• Action item
In the copy, include every entry exactly but none of the images.

Segment Open

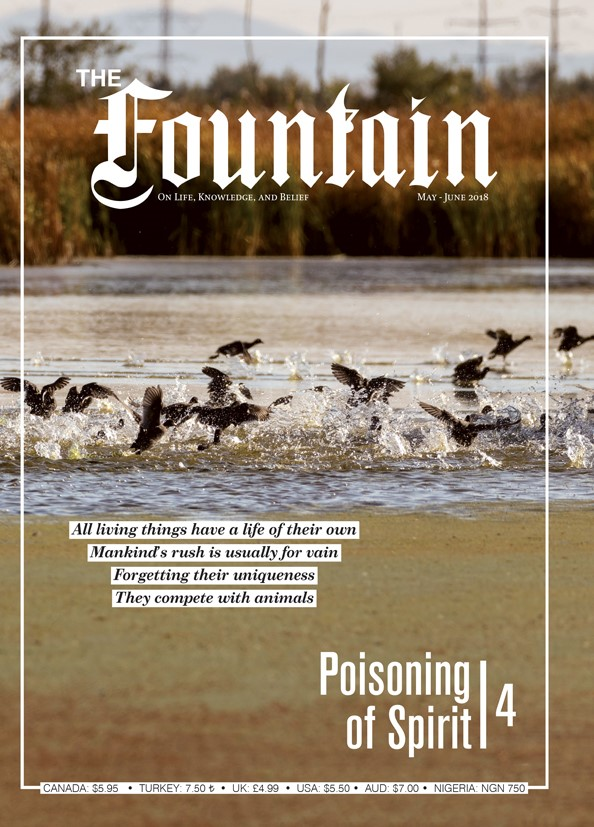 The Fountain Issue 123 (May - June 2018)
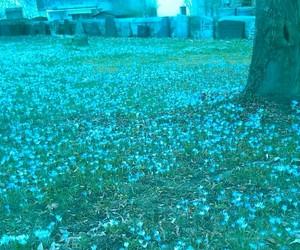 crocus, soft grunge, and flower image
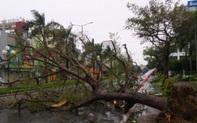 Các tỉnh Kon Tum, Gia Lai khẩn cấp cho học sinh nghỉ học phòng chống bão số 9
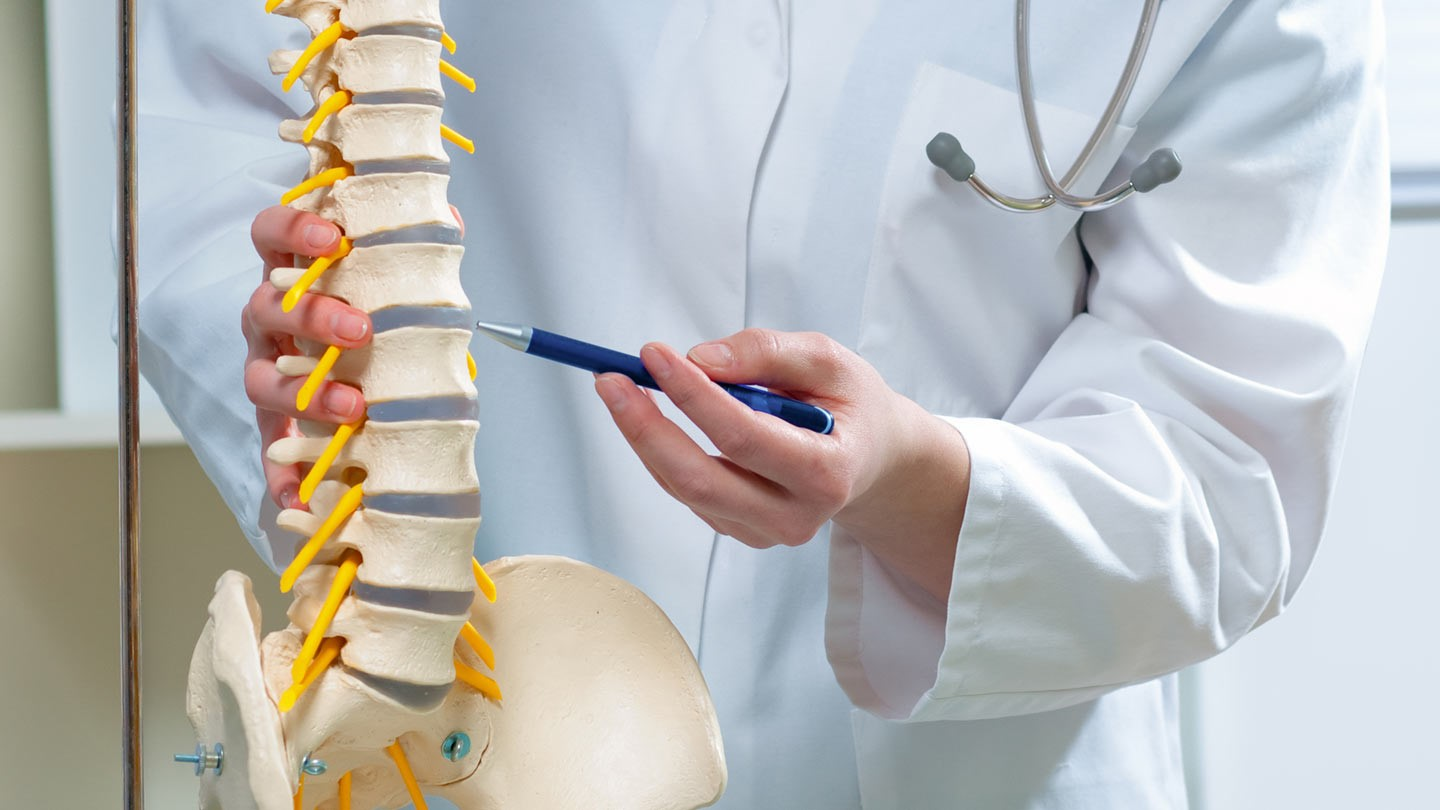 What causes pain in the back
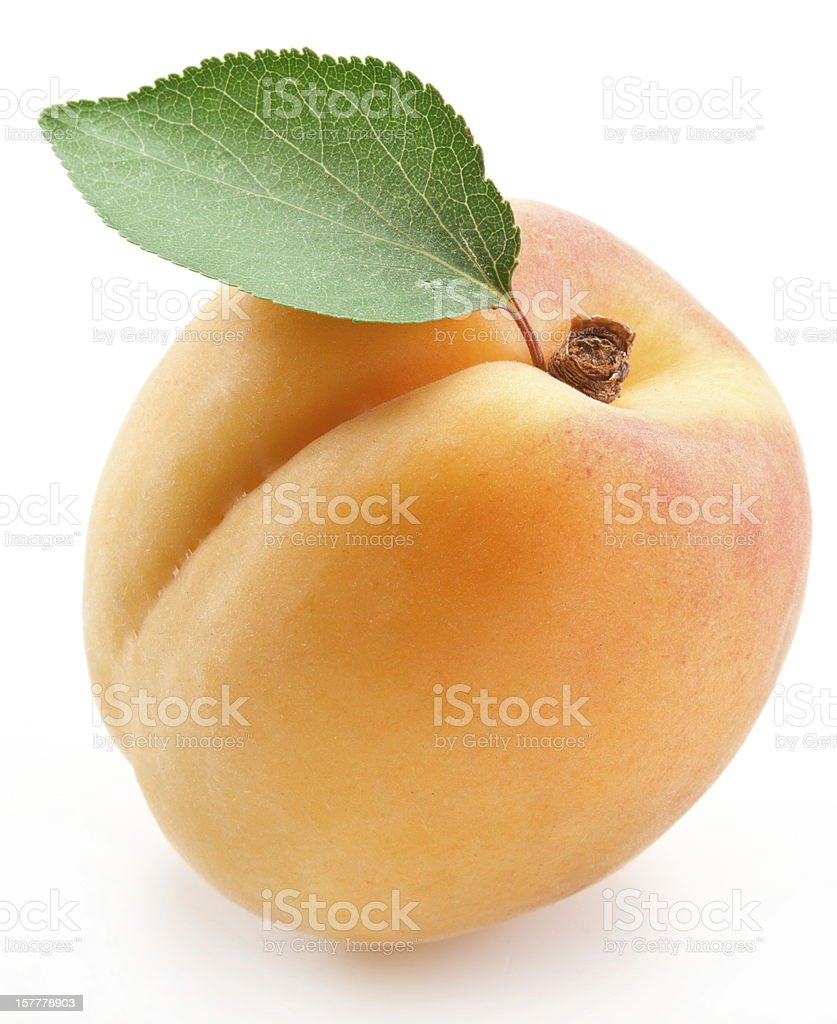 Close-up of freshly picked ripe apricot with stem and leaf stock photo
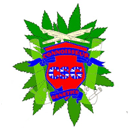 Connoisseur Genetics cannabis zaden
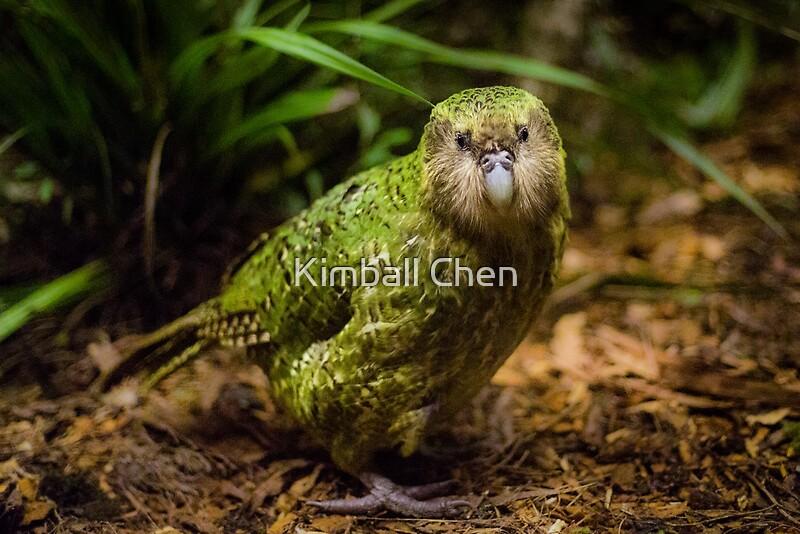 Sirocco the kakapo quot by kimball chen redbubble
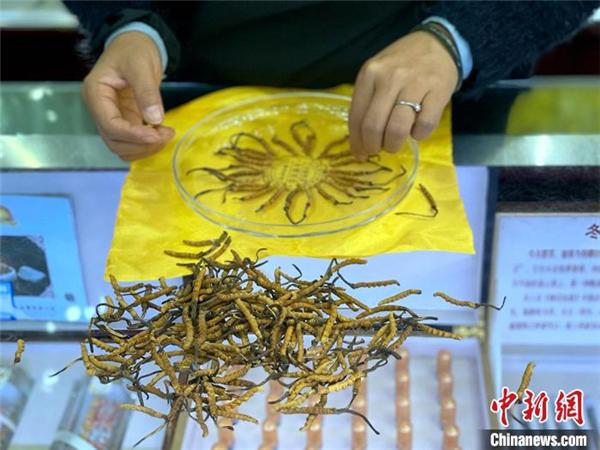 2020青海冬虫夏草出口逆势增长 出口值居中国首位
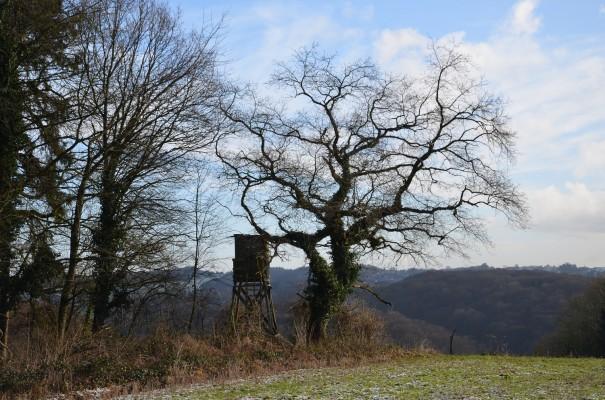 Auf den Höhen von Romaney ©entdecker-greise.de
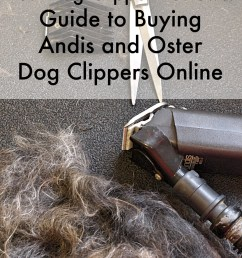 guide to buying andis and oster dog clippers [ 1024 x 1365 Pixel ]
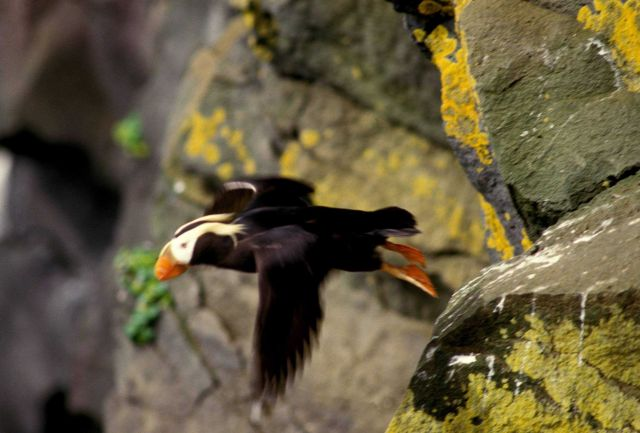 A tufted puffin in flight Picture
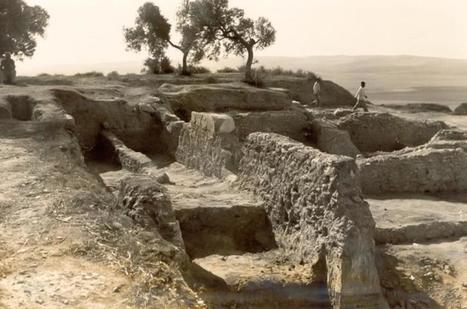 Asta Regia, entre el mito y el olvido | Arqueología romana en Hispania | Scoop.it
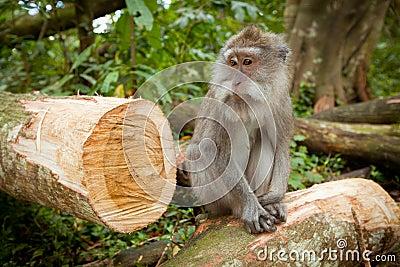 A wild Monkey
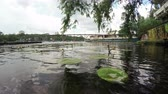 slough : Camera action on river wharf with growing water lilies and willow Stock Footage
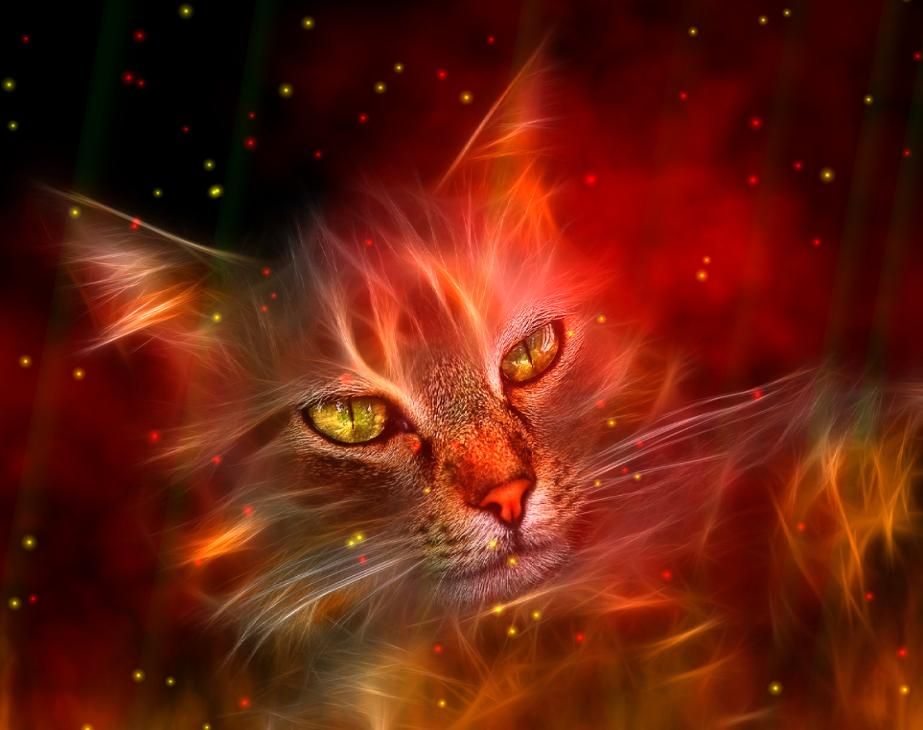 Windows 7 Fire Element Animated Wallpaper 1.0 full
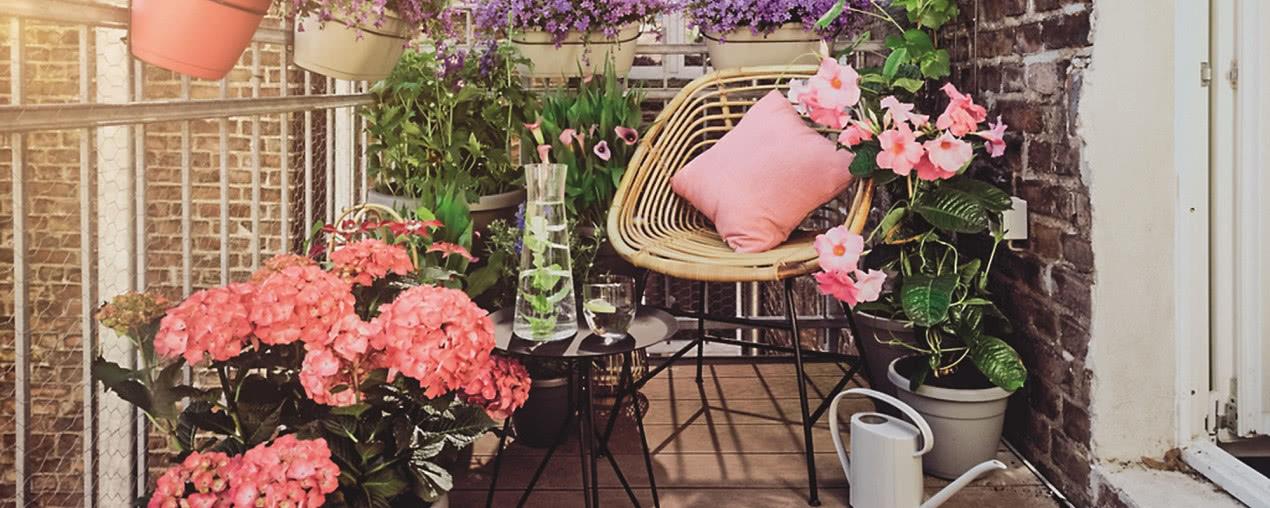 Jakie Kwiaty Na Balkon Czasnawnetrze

Segment Closed

• Result of this exercise
 The Fountain Issue 123 (May - June 2018)
 crocus, soft grunge, and flower image
 Các tỉnh Kon Tum, Gia Lai khẩn cấp cho học sinh nghỉ học phòng chống bão số 9
 What causes pain in the back
 Close-up of freshly picked ripe apricot with stem and leaf stock photo
 Connoisseur Genetics cannabis zaden
 Sirocco the kakapo quot by kimball chen redbubble
 2020青海冬虫夏草出口逆势增长 出口值居中国首位
 Auf den Höhen von Romaney ©entdecker-greise.de
 guide to buying andis and oster dog clippers [ 1024 x 1365 Pixel ]
 A tufted puffin in flight Picture
 Asta Regia, entre el mito y el olvido | Arqueología romana en Hispania | Scoop.it
 A wild Monkey
 slough : Camera action on river wharf with growing water lilies and willow Stock Footage
 Windows 7 Fire Element Animated Wallpaper 1.0 full
 Jakie Kwiaty Na Balkon Czasnawnetrze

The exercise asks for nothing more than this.